(Source data)
......

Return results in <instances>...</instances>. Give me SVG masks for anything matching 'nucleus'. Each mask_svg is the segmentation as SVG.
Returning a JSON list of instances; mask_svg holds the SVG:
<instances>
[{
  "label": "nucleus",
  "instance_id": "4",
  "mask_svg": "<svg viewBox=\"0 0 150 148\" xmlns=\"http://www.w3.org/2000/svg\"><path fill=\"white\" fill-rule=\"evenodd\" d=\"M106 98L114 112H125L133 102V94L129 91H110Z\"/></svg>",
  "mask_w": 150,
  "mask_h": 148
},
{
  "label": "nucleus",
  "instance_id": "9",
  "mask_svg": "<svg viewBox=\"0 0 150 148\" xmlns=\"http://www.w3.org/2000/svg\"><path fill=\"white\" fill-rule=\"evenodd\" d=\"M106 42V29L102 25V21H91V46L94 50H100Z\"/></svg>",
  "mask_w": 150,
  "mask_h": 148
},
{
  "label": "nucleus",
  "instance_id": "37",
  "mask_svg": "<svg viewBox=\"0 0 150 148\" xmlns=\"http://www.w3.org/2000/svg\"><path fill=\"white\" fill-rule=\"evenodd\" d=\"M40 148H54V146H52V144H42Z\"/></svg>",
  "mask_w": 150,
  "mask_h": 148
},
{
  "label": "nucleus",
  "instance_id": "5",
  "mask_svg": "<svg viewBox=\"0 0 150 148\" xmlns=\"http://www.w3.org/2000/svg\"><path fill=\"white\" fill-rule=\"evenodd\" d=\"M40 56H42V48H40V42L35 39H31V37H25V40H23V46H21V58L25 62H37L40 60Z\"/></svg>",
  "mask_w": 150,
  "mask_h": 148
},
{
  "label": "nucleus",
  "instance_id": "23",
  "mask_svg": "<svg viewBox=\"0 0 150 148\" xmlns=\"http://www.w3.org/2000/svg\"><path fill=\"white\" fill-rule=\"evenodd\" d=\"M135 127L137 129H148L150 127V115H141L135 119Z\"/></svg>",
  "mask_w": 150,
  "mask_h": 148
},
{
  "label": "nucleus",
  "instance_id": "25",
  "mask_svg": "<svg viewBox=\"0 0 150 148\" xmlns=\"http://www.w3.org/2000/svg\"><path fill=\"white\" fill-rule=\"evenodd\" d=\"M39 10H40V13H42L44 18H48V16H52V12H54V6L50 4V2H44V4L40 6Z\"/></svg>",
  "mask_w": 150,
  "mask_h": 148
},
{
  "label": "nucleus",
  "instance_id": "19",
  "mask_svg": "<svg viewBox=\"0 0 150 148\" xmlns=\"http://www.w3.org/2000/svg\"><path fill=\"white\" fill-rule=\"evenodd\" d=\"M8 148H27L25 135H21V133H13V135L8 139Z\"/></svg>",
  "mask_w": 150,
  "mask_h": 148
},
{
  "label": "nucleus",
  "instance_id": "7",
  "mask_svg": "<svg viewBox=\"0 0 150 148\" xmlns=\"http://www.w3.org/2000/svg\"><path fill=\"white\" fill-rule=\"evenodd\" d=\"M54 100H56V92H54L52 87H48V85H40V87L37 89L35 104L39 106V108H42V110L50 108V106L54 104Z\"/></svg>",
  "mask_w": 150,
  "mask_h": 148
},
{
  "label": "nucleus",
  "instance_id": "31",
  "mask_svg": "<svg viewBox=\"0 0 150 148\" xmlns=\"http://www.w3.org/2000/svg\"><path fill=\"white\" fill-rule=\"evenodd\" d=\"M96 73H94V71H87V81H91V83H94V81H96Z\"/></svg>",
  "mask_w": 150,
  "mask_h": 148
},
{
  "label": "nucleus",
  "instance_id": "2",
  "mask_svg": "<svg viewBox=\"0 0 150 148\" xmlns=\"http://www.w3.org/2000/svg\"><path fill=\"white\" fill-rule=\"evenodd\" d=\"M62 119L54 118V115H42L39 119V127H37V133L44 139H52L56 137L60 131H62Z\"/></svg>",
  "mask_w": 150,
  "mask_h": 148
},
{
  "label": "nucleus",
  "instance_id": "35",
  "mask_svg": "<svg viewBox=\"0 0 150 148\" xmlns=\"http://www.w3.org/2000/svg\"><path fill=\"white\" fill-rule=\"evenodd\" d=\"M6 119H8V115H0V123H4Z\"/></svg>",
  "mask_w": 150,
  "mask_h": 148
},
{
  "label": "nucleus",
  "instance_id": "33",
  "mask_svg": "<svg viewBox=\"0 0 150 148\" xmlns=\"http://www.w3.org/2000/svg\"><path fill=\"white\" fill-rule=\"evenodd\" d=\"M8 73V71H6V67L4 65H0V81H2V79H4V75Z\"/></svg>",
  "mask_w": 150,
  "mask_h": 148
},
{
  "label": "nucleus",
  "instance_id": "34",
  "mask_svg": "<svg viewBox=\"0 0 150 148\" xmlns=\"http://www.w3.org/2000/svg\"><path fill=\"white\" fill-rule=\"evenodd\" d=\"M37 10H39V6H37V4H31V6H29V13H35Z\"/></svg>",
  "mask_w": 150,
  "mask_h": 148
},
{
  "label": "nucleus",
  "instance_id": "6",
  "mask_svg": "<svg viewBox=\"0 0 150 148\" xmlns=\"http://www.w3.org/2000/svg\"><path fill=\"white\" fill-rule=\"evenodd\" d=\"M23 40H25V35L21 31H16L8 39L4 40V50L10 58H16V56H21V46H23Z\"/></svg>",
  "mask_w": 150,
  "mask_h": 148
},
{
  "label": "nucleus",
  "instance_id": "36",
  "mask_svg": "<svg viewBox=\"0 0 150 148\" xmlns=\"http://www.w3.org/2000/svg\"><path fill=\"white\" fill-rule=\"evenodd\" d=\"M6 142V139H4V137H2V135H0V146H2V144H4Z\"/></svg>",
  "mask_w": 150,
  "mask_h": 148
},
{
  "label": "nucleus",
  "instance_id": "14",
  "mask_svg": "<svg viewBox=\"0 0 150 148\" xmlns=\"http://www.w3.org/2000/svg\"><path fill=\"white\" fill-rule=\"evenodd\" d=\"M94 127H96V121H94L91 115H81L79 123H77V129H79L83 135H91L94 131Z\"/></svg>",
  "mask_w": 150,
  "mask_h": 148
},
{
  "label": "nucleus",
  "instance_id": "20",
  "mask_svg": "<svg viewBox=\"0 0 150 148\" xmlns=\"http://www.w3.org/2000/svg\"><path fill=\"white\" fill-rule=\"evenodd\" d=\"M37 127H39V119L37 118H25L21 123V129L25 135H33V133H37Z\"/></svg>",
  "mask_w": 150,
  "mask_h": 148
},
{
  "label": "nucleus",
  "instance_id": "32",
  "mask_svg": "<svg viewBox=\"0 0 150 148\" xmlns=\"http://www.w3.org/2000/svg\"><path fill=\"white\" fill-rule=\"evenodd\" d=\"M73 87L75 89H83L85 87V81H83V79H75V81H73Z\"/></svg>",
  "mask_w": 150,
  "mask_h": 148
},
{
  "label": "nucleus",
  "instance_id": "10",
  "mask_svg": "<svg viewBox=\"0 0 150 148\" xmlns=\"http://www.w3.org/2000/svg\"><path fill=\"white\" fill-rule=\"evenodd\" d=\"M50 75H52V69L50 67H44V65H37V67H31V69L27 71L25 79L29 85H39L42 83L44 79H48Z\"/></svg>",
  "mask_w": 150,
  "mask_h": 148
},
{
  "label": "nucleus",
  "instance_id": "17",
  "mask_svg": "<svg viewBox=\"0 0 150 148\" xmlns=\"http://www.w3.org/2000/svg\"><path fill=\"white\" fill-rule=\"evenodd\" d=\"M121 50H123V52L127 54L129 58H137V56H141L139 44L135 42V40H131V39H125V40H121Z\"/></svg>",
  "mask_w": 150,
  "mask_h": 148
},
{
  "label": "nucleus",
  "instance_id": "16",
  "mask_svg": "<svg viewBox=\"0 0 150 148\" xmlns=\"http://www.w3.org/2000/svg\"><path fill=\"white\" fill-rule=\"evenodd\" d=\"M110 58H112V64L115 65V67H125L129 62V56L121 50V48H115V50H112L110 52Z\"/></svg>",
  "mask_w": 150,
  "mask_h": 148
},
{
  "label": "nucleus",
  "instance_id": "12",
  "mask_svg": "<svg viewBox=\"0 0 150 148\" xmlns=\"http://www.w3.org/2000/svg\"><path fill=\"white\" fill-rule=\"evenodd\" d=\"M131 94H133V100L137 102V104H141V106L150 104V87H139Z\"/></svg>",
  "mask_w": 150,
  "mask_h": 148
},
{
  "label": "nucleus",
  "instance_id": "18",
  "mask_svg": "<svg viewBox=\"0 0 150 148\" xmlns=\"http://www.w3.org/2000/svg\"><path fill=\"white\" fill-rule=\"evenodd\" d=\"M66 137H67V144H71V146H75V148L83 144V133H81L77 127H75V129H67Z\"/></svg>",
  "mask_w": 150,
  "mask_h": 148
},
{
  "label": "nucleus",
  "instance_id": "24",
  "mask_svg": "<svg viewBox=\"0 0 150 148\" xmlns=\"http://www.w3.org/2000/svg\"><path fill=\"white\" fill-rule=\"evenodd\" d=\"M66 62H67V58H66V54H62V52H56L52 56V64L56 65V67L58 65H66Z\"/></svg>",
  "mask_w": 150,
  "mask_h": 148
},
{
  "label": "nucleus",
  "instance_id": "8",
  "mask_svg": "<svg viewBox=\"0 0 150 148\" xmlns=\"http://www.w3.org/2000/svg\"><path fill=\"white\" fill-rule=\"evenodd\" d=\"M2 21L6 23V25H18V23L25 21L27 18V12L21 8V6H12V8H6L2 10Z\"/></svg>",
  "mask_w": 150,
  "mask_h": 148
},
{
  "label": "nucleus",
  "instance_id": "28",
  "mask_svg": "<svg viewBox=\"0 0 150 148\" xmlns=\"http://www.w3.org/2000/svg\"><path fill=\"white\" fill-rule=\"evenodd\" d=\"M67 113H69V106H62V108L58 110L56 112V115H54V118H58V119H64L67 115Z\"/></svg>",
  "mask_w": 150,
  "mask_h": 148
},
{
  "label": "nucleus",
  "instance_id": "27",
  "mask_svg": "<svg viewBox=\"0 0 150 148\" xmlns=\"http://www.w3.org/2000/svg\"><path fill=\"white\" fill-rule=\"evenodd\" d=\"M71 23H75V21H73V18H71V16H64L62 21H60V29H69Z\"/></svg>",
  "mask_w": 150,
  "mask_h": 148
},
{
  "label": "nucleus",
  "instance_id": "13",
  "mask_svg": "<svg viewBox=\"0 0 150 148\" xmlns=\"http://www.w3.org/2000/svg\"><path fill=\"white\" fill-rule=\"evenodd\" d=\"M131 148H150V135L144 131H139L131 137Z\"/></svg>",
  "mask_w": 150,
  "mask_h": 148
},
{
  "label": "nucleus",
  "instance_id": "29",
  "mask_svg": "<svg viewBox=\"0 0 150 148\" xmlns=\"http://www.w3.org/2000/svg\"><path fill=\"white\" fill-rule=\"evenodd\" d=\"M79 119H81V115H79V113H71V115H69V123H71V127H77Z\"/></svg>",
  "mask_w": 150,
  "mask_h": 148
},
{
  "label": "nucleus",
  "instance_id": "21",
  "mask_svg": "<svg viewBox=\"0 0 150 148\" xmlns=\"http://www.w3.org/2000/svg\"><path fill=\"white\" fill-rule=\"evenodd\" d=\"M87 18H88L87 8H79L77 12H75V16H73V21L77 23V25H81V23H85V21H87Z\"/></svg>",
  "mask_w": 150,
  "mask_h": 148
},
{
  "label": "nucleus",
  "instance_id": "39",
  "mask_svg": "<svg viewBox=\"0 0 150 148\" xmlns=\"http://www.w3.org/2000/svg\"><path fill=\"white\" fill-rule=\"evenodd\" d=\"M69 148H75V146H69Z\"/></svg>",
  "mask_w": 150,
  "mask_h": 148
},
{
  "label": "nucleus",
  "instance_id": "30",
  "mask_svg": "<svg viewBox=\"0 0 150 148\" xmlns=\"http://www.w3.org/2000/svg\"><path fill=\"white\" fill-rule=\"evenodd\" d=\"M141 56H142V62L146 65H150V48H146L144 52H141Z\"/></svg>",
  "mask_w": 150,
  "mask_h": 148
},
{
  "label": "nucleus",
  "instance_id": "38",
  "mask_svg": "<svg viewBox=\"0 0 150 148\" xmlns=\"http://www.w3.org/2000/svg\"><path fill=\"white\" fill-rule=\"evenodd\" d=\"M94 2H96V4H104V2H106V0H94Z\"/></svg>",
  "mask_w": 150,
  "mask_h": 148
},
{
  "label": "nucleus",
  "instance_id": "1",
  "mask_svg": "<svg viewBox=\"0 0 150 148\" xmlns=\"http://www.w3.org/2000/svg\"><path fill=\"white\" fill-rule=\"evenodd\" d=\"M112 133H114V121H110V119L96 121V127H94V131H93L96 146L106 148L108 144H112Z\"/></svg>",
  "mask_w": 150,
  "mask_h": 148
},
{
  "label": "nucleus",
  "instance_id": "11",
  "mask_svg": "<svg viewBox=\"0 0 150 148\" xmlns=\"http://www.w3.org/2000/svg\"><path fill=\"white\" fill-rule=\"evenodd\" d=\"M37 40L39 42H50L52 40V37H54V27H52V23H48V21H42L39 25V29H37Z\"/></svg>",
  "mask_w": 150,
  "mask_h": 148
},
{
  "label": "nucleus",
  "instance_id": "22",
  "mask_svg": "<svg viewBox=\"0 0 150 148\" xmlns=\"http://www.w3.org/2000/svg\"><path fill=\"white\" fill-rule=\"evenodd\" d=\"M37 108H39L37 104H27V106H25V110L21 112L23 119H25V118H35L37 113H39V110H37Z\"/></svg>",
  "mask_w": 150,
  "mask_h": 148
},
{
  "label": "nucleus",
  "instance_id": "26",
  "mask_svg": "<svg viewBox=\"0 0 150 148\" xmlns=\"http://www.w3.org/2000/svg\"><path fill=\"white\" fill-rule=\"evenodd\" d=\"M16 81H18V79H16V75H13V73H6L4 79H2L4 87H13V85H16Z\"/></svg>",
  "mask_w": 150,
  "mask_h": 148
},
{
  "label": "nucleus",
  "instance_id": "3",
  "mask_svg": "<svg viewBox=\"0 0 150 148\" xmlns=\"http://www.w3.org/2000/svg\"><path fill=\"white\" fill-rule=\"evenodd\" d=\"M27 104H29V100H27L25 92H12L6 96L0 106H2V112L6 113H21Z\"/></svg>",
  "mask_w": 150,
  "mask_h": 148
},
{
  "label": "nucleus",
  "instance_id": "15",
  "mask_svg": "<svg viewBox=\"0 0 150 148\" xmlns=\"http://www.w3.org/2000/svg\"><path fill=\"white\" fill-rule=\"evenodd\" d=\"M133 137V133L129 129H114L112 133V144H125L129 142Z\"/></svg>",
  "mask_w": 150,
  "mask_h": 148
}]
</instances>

......

Work to be completed: Extract every line of the items above that contains the string "instances", matching case exactly.

Full output:
Return results in <instances>...</instances>. Give me SVG masks for anything matching 'nucleus'. Each mask_svg is the segmentation as SVG.
Returning a JSON list of instances; mask_svg holds the SVG:
<instances>
</instances>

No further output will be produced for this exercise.